Du fluide pour la Biennale

Cette Biennale d'Art Contemporain concoctée par Emma Lavigne, ouverte à la musique, au mouvement et à la fluidité des formes s'annonce très attrayante.


« La modernité est un combat. Sans cesse recommençant. Parce qu'elle est un état naissant, indéfiniment naissant, du sujet, de son histoire, de son sens. Elle ne cesse de laisser derrière elle les Assis de la pensée, ceux dont les idées sont arrêtées, et qui confondent leur ancienne jeunesse avec le vieillissement du monde. La modernité côtoie ce cimetière des concepts fossiles dont nous sommes encombrés. Et qui rendent sourds. Sourds à ce qui vient. »

écrit Henri Meschonnic, dans Modernité Modernité.

Pour nous déboucher les oreilles, et pour le deuxième volet consacré à la modernité des Biennales d'Art Contemporain, Emma Lavigne, commissaire invitée par Thierry Raspail, a choisi d'ouvrir les arts plastiques aux flux, à la musique, au mouvement : 

« j'ai souhaité arrimer la Biennale au cœur de la ville, dont l'identité s'est en partie façonnée par l'omniprésence de l'eau, dans cette ville née des eaux, traversée par le Rhône et la Saône, en réactivant l'imaginaire dont ce fleuve et son affluent, par leur présence à la fois familière et mystérieuse, sont porteurs. » 

Principalement au Musée d'Art Contemporain et à La Sucrière, les Mondes flottants (titre de la Biennale) se déclineront en six îlots thématiques : Flux et reflux, Ocean of sounds, Corps électriques, Archipel de la sensation...

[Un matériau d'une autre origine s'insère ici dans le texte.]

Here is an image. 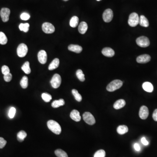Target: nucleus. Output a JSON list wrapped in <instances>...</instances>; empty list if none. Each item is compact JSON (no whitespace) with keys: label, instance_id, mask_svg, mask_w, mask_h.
Returning <instances> with one entry per match:
<instances>
[{"label":"nucleus","instance_id":"obj_20","mask_svg":"<svg viewBox=\"0 0 157 157\" xmlns=\"http://www.w3.org/2000/svg\"><path fill=\"white\" fill-rule=\"evenodd\" d=\"M142 87L145 91L149 93H152L154 90L153 85L151 83L145 82L142 85Z\"/></svg>","mask_w":157,"mask_h":157},{"label":"nucleus","instance_id":"obj_26","mask_svg":"<svg viewBox=\"0 0 157 157\" xmlns=\"http://www.w3.org/2000/svg\"><path fill=\"white\" fill-rule=\"evenodd\" d=\"M27 133L24 131H19L17 134V139L19 142H23L27 137Z\"/></svg>","mask_w":157,"mask_h":157},{"label":"nucleus","instance_id":"obj_36","mask_svg":"<svg viewBox=\"0 0 157 157\" xmlns=\"http://www.w3.org/2000/svg\"><path fill=\"white\" fill-rule=\"evenodd\" d=\"M1 72L3 74L5 75L8 74L10 73V71L9 68L8 66L5 65L3 66L1 68Z\"/></svg>","mask_w":157,"mask_h":157},{"label":"nucleus","instance_id":"obj_2","mask_svg":"<svg viewBox=\"0 0 157 157\" xmlns=\"http://www.w3.org/2000/svg\"><path fill=\"white\" fill-rule=\"evenodd\" d=\"M123 85V82L119 79L113 80L107 85V89L109 92H113L120 89Z\"/></svg>","mask_w":157,"mask_h":157},{"label":"nucleus","instance_id":"obj_43","mask_svg":"<svg viewBox=\"0 0 157 157\" xmlns=\"http://www.w3.org/2000/svg\"><path fill=\"white\" fill-rule=\"evenodd\" d=\"M63 1H68L69 0H63Z\"/></svg>","mask_w":157,"mask_h":157},{"label":"nucleus","instance_id":"obj_37","mask_svg":"<svg viewBox=\"0 0 157 157\" xmlns=\"http://www.w3.org/2000/svg\"><path fill=\"white\" fill-rule=\"evenodd\" d=\"M21 19V20L24 21H27L30 18V15L29 14L26 13V12H24L21 14L20 16Z\"/></svg>","mask_w":157,"mask_h":157},{"label":"nucleus","instance_id":"obj_19","mask_svg":"<svg viewBox=\"0 0 157 157\" xmlns=\"http://www.w3.org/2000/svg\"><path fill=\"white\" fill-rule=\"evenodd\" d=\"M88 29V25L87 23L84 21H83L80 23L79 27H78V30L79 32L81 34H84Z\"/></svg>","mask_w":157,"mask_h":157},{"label":"nucleus","instance_id":"obj_39","mask_svg":"<svg viewBox=\"0 0 157 157\" xmlns=\"http://www.w3.org/2000/svg\"><path fill=\"white\" fill-rule=\"evenodd\" d=\"M7 144V141L4 139V138L0 137V149L4 148Z\"/></svg>","mask_w":157,"mask_h":157},{"label":"nucleus","instance_id":"obj_15","mask_svg":"<svg viewBox=\"0 0 157 157\" xmlns=\"http://www.w3.org/2000/svg\"><path fill=\"white\" fill-rule=\"evenodd\" d=\"M102 54L105 56L111 57L115 55V52L113 49L107 47L103 48L102 50Z\"/></svg>","mask_w":157,"mask_h":157},{"label":"nucleus","instance_id":"obj_30","mask_svg":"<svg viewBox=\"0 0 157 157\" xmlns=\"http://www.w3.org/2000/svg\"><path fill=\"white\" fill-rule=\"evenodd\" d=\"M72 92L76 100L78 102L81 101L82 100V97L79 93L78 91L76 89H74L72 90Z\"/></svg>","mask_w":157,"mask_h":157},{"label":"nucleus","instance_id":"obj_22","mask_svg":"<svg viewBox=\"0 0 157 157\" xmlns=\"http://www.w3.org/2000/svg\"><path fill=\"white\" fill-rule=\"evenodd\" d=\"M65 102L64 99H62L54 101L52 103V106L54 108H58L60 106H63L65 104Z\"/></svg>","mask_w":157,"mask_h":157},{"label":"nucleus","instance_id":"obj_32","mask_svg":"<svg viewBox=\"0 0 157 157\" xmlns=\"http://www.w3.org/2000/svg\"><path fill=\"white\" fill-rule=\"evenodd\" d=\"M76 75L77 78H78V79H79L80 81L83 82V81H84L85 80V75L83 73L82 70H77V71L76 72Z\"/></svg>","mask_w":157,"mask_h":157},{"label":"nucleus","instance_id":"obj_11","mask_svg":"<svg viewBox=\"0 0 157 157\" xmlns=\"http://www.w3.org/2000/svg\"><path fill=\"white\" fill-rule=\"evenodd\" d=\"M139 115L142 120L147 119L149 115V110L148 107L145 106H142L140 109Z\"/></svg>","mask_w":157,"mask_h":157},{"label":"nucleus","instance_id":"obj_34","mask_svg":"<svg viewBox=\"0 0 157 157\" xmlns=\"http://www.w3.org/2000/svg\"><path fill=\"white\" fill-rule=\"evenodd\" d=\"M106 152L103 150H99L94 154V157H105Z\"/></svg>","mask_w":157,"mask_h":157},{"label":"nucleus","instance_id":"obj_7","mask_svg":"<svg viewBox=\"0 0 157 157\" xmlns=\"http://www.w3.org/2000/svg\"><path fill=\"white\" fill-rule=\"evenodd\" d=\"M137 45L141 47L145 48L150 45V41L148 38L145 36H141L138 38L136 40Z\"/></svg>","mask_w":157,"mask_h":157},{"label":"nucleus","instance_id":"obj_29","mask_svg":"<svg viewBox=\"0 0 157 157\" xmlns=\"http://www.w3.org/2000/svg\"><path fill=\"white\" fill-rule=\"evenodd\" d=\"M55 153L57 157H68L67 153L62 149H57L55 151Z\"/></svg>","mask_w":157,"mask_h":157},{"label":"nucleus","instance_id":"obj_25","mask_svg":"<svg viewBox=\"0 0 157 157\" xmlns=\"http://www.w3.org/2000/svg\"><path fill=\"white\" fill-rule=\"evenodd\" d=\"M79 19L77 16H73L70 21V24L72 28H76L78 25Z\"/></svg>","mask_w":157,"mask_h":157},{"label":"nucleus","instance_id":"obj_1","mask_svg":"<svg viewBox=\"0 0 157 157\" xmlns=\"http://www.w3.org/2000/svg\"><path fill=\"white\" fill-rule=\"evenodd\" d=\"M47 126L51 131L56 134H60L61 133V127L59 123L56 121L49 120L47 122Z\"/></svg>","mask_w":157,"mask_h":157},{"label":"nucleus","instance_id":"obj_12","mask_svg":"<svg viewBox=\"0 0 157 157\" xmlns=\"http://www.w3.org/2000/svg\"><path fill=\"white\" fill-rule=\"evenodd\" d=\"M38 58L40 63L42 64L46 63L47 60V55L45 50L40 51L38 54Z\"/></svg>","mask_w":157,"mask_h":157},{"label":"nucleus","instance_id":"obj_5","mask_svg":"<svg viewBox=\"0 0 157 157\" xmlns=\"http://www.w3.org/2000/svg\"><path fill=\"white\" fill-rule=\"evenodd\" d=\"M61 82L62 79L60 76L58 74H55L50 81V83L52 87L57 89L60 87Z\"/></svg>","mask_w":157,"mask_h":157},{"label":"nucleus","instance_id":"obj_18","mask_svg":"<svg viewBox=\"0 0 157 157\" xmlns=\"http://www.w3.org/2000/svg\"><path fill=\"white\" fill-rule=\"evenodd\" d=\"M60 65V60L58 58L54 59L53 61L51 62L48 66V70H53L58 68Z\"/></svg>","mask_w":157,"mask_h":157},{"label":"nucleus","instance_id":"obj_42","mask_svg":"<svg viewBox=\"0 0 157 157\" xmlns=\"http://www.w3.org/2000/svg\"><path fill=\"white\" fill-rule=\"evenodd\" d=\"M134 148L137 151H139L140 149V146L139 144L138 143H135L134 144Z\"/></svg>","mask_w":157,"mask_h":157},{"label":"nucleus","instance_id":"obj_24","mask_svg":"<svg viewBox=\"0 0 157 157\" xmlns=\"http://www.w3.org/2000/svg\"><path fill=\"white\" fill-rule=\"evenodd\" d=\"M21 69L26 74H30L31 72V70L29 62H26L21 67Z\"/></svg>","mask_w":157,"mask_h":157},{"label":"nucleus","instance_id":"obj_23","mask_svg":"<svg viewBox=\"0 0 157 157\" xmlns=\"http://www.w3.org/2000/svg\"><path fill=\"white\" fill-rule=\"evenodd\" d=\"M117 133L120 134H124L128 132V128L127 126L120 125L117 127Z\"/></svg>","mask_w":157,"mask_h":157},{"label":"nucleus","instance_id":"obj_28","mask_svg":"<svg viewBox=\"0 0 157 157\" xmlns=\"http://www.w3.org/2000/svg\"><path fill=\"white\" fill-rule=\"evenodd\" d=\"M8 42V38L5 34L3 32H0V44L4 45L7 44Z\"/></svg>","mask_w":157,"mask_h":157},{"label":"nucleus","instance_id":"obj_3","mask_svg":"<svg viewBox=\"0 0 157 157\" xmlns=\"http://www.w3.org/2000/svg\"><path fill=\"white\" fill-rule=\"evenodd\" d=\"M128 24L131 27H135L139 23V17L136 13H132L130 15L128 19Z\"/></svg>","mask_w":157,"mask_h":157},{"label":"nucleus","instance_id":"obj_44","mask_svg":"<svg viewBox=\"0 0 157 157\" xmlns=\"http://www.w3.org/2000/svg\"><path fill=\"white\" fill-rule=\"evenodd\" d=\"M97 1H100L101 0H97Z\"/></svg>","mask_w":157,"mask_h":157},{"label":"nucleus","instance_id":"obj_4","mask_svg":"<svg viewBox=\"0 0 157 157\" xmlns=\"http://www.w3.org/2000/svg\"><path fill=\"white\" fill-rule=\"evenodd\" d=\"M83 119L85 122L88 125H92L96 123V120L93 115L89 112H85L83 114Z\"/></svg>","mask_w":157,"mask_h":157},{"label":"nucleus","instance_id":"obj_8","mask_svg":"<svg viewBox=\"0 0 157 157\" xmlns=\"http://www.w3.org/2000/svg\"><path fill=\"white\" fill-rule=\"evenodd\" d=\"M10 13V10L8 8H4L1 9L0 12V15L3 22L6 23L9 21Z\"/></svg>","mask_w":157,"mask_h":157},{"label":"nucleus","instance_id":"obj_14","mask_svg":"<svg viewBox=\"0 0 157 157\" xmlns=\"http://www.w3.org/2000/svg\"><path fill=\"white\" fill-rule=\"evenodd\" d=\"M70 117L72 120L76 122H79L81 119L79 112L76 110H74L72 111L71 112Z\"/></svg>","mask_w":157,"mask_h":157},{"label":"nucleus","instance_id":"obj_16","mask_svg":"<svg viewBox=\"0 0 157 157\" xmlns=\"http://www.w3.org/2000/svg\"><path fill=\"white\" fill-rule=\"evenodd\" d=\"M68 49L70 51L79 53L83 50L82 47L77 45H70L68 46Z\"/></svg>","mask_w":157,"mask_h":157},{"label":"nucleus","instance_id":"obj_9","mask_svg":"<svg viewBox=\"0 0 157 157\" xmlns=\"http://www.w3.org/2000/svg\"><path fill=\"white\" fill-rule=\"evenodd\" d=\"M42 29L46 34L53 33L55 31V28L53 25L48 23H45L42 25Z\"/></svg>","mask_w":157,"mask_h":157},{"label":"nucleus","instance_id":"obj_21","mask_svg":"<svg viewBox=\"0 0 157 157\" xmlns=\"http://www.w3.org/2000/svg\"><path fill=\"white\" fill-rule=\"evenodd\" d=\"M140 25L141 26L144 27H148L149 26V21L148 19L144 16V15H141L139 17V23Z\"/></svg>","mask_w":157,"mask_h":157},{"label":"nucleus","instance_id":"obj_41","mask_svg":"<svg viewBox=\"0 0 157 157\" xmlns=\"http://www.w3.org/2000/svg\"><path fill=\"white\" fill-rule=\"evenodd\" d=\"M141 141L142 142V143L144 145H148V144L149 143L148 141H147V140L144 137L142 138L141 139Z\"/></svg>","mask_w":157,"mask_h":157},{"label":"nucleus","instance_id":"obj_13","mask_svg":"<svg viewBox=\"0 0 157 157\" xmlns=\"http://www.w3.org/2000/svg\"><path fill=\"white\" fill-rule=\"evenodd\" d=\"M151 56L147 54L140 55L137 57V62L139 63H146L151 60Z\"/></svg>","mask_w":157,"mask_h":157},{"label":"nucleus","instance_id":"obj_35","mask_svg":"<svg viewBox=\"0 0 157 157\" xmlns=\"http://www.w3.org/2000/svg\"><path fill=\"white\" fill-rule=\"evenodd\" d=\"M16 113V109L14 107H12L9 111V116L10 118L12 119L14 118Z\"/></svg>","mask_w":157,"mask_h":157},{"label":"nucleus","instance_id":"obj_40","mask_svg":"<svg viewBox=\"0 0 157 157\" xmlns=\"http://www.w3.org/2000/svg\"><path fill=\"white\" fill-rule=\"evenodd\" d=\"M153 119L155 121H157V109L154 110L152 115Z\"/></svg>","mask_w":157,"mask_h":157},{"label":"nucleus","instance_id":"obj_33","mask_svg":"<svg viewBox=\"0 0 157 157\" xmlns=\"http://www.w3.org/2000/svg\"><path fill=\"white\" fill-rule=\"evenodd\" d=\"M42 97L43 100L46 102H49L52 99L51 95L47 93H43L42 94Z\"/></svg>","mask_w":157,"mask_h":157},{"label":"nucleus","instance_id":"obj_38","mask_svg":"<svg viewBox=\"0 0 157 157\" xmlns=\"http://www.w3.org/2000/svg\"><path fill=\"white\" fill-rule=\"evenodd\" d=\"M12 76L11 73H9L8 74L4 75V79L5 81L7 82H10L12 79Z\"/></svg>","mask_w":157,"mask_h":157},{"label":"nucleus","instance_id":"obj_31","mask_svg":"<svg viewBox=\"0 0 157 157\" xmlns=\"http://www.w3.org/2000/svg\"><path fill=\"white\" fill-rule=\"evenodd\" d=\"M30 25L28 23H21L19 26L20 30L21 31H23L25 32H27L29 30Z\"/></svg>","mask_w":157,"mask_h":157},{"label":"nucleus","instance_id":"obj_6","mask_svg":"<svg viewBox=\"0 0 157 157\" xmlns=\"http://www.w3.org/2000/svg\"><path fill=\"white\" fill-rule=\"evenodd\" d=\"M28 52L27 46L24 43H21L19 45L17 49V54L20 57H24L27 55Z\"/></svg>","mask_w":157,"mask_h":157},{"label":"nucleus","instance_id":"obj_27","mask_svg":"<svg viewBox=\"0 0 157 157\" xmlns=\"http://www.w3.org/2000/svg\"><path fill=\"white\" fill-rule=\"evenodd\" d=\"M20 85L21 87L26 89L28 87V78L27 76H24L20 81Z\"/></svg>","mask_w":157,"mask_h":157},{"label":"nucleus","instance_id":"obj_17","mask_svg":"<svg viewBox=\"0 0 157 157\" xmlns=\"http://www.w3.org/2000/svg\"><path fill=\"white\" fill-rule=\"evenodd\" d=\"M125 101L123 99H120L117 100L113 104V107L116 110L121 109L123 108L125 106Z\"/></svg>","mask_w":157,"mask_h":157},{"label":"nucleus","instance_id":"obj_10","mask_svg":"<svg viewBox=\"0 0 157 157\" xmlns=\"http://www.w3.org/2000/svg\"><path fill=\"white\" fill-rule=\"evenodd\" d=\"M113 12L111 9H107L103 12V18L106 23H110L113 18Z\"/></svg>","mask_w":157,"mask_h":157}]
</instances>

If music be the food of love, play on

Historienne de l'art, Emma Lavigne devient conservatrice à la Cité de la Musique à Paris en 2000. Là, elle organise des expositions marquantes : John Lennon, Jimi Hendrix, Pink Floyd, György Ligeti... Elle continue de marier avec brio musique, son, art et danse au Centre Pompidou à Paris dès 2008 (on se souvient de la belle exposition Danser sa vie), avant de prendre la tête du Centre Pompidou Metz en 2015, organisant notamment l'expo Warhol Underground. Sans cesse, Emma Lavigne tente de « faire bouger les frontières entre les formes d'art » et se demande « comment une forme se transforme ? » 

Invitée à Lyon pour réfléchir à la notion complexe de modernité, elle a opté pour une conception proche de celle du sociologue Zygmunt Bauman et de son idée de modernité liquide : ces flux et cette vitesse qui, tout à la fois, connectent et disjoignent les gens entre eux. Notion ô combien ambivalente, et placée pour Emma Lavigne sous les figures de Mallarmé, Umberto Eco, Luciano Berio et James Joyce.

Playlist

Chaque îlot de la Biennale sera introduit par une ou plusieurs œuvres d'art moderne (Alexander Calder, Lucio Fontana, Hans Haacke...) et se déploiera ensuite à travers les productions plus contemporaines d'une soixantaine d'artistes invités. Parmi ses derniers, on notera la réactivation de plusieurs œuvres ou performances de l'artiste d'avant-garde brésilienne Lygia Pape (1927-2004), la présence du cinéaste et plasticien thaïlandais Apichatpong Weerasethakul, du jeune artiste aux collages d'objets poétiques Julien Creuzet, du pianiste et compositeur américain David Tudor, de la plasticienne et musicienne Laurie Anderson...

Cette Biennale s'annonce ainsi sous de forts bons auspices, ne négligeant ni les enjeux théoriques ni les aspects sensoriels et affectifs des arts plastiques, et se traduisant beaucoup par des installations pluridisciplinaires et des environnements où le son a une grande importance. Sans oublier des singularités que nous avons hâte de découvrir, comme l'œuvre polymorphe de Cerith Wyn Evans qui s'est associé avec le groupe vintage de musique industrielle Throbbing Gristle pour revisiter les mobiles de Calder et donner forme à une polyphonie électrique en suspension nommée A=P=P=A=R=I=T=I=O=N (2008), en hommage à Mallarmé.